EXERCISE REQUIREMENTS: Rewrite the records below, changing every "forested hill" to "wooded hill" and keeping all other text the same.

==== INFORMATION SUPPLIED ====

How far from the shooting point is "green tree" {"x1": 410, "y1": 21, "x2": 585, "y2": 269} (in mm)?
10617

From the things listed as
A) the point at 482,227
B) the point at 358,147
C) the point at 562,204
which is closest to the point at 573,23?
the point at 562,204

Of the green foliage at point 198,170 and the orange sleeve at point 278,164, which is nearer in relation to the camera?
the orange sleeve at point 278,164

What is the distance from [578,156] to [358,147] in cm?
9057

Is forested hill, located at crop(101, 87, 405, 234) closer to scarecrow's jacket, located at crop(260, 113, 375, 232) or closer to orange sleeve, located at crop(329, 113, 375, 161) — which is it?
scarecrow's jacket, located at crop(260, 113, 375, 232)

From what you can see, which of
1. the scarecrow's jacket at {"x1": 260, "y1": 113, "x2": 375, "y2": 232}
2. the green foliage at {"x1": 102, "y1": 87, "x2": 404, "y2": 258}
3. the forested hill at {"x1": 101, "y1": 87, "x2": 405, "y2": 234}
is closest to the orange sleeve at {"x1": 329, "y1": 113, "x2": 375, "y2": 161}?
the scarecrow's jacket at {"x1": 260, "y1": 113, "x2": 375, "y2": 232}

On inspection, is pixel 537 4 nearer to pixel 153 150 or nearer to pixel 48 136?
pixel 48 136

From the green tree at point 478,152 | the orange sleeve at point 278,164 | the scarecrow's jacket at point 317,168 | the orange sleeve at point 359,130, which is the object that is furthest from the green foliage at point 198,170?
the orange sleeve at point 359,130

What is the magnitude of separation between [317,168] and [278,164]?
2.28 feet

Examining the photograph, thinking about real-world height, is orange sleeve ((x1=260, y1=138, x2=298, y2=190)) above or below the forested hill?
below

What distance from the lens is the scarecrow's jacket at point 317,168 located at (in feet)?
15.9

====

ANSWER TO THE TASK:
How far from the shooting point is "green tree" {"x1": 410, "y1": 21, "x2": 585, "y2": 269} (in mm)?
10617

From the things listed as
A) the point at 482,227
B) the point at 358,147
C) the point at 562,204
which is closest to the point at 573,23?
the point at 562,204

Of the green foliage at point 198,170 and the orange sleeve at point 278,164, which is nearer in relation to the camera?
the orange sleeve at point 278,164

What is the distance from [578,156] to [358,147] in cm?
9057

Is wooded hill, located at crop(101, 87, 405, 234) closer to scarecrow's jacket, located at crop(260, 113, 375, 232) or closer to orange sleeve, located at crop(329, 113, 375, 161) — which is it?
scarecrow's jacket, located at crop(260, 113, 375, 232)

From what you can see, which of
1. the scarecrow's jacket at {"x1": 260, "y1": 113, "x2": 375, "y2": 232}
2. the green foliage at {"x1": 102, "y1": 87, "x2": 404, "y2": 258}
3. the wooded hill at {"x1": 101, "y1": 87, "x2": 405, "y2": 234}
is closest to the orange sleeve at {"x1": 329, "y1": 113, "x2": 375, "y2": 161}?
the scarecrow's jacket at {"x1": 260, "y1": 113, "x2": 375, "y2": 232}

On inspection, is pixel 537 4 nearer to pixel 153 150 or nearer to pixel 48 136?
pixel 48 136

From the green tree at point 478,152 | the orange sleeve at point 278,164 | the scarecrow's jacket at point 317,168 | the orange sleeve at point 359,130, which is the object that is furthest from the green foliage at point 198,170?
the orange sleeve at point 359,130

What is the magnitude of separation between [317,168] and [278,164]?
2.28 feet

Examining the photograph, thinking about real-world height, is orange sleeve ((x1=260, y1=138, x2=298, y2=190)) above or below the wooded hill?
below

What distance from the lens is the scarecrow's jacket at point 317,168 located at (in feet)?
15.9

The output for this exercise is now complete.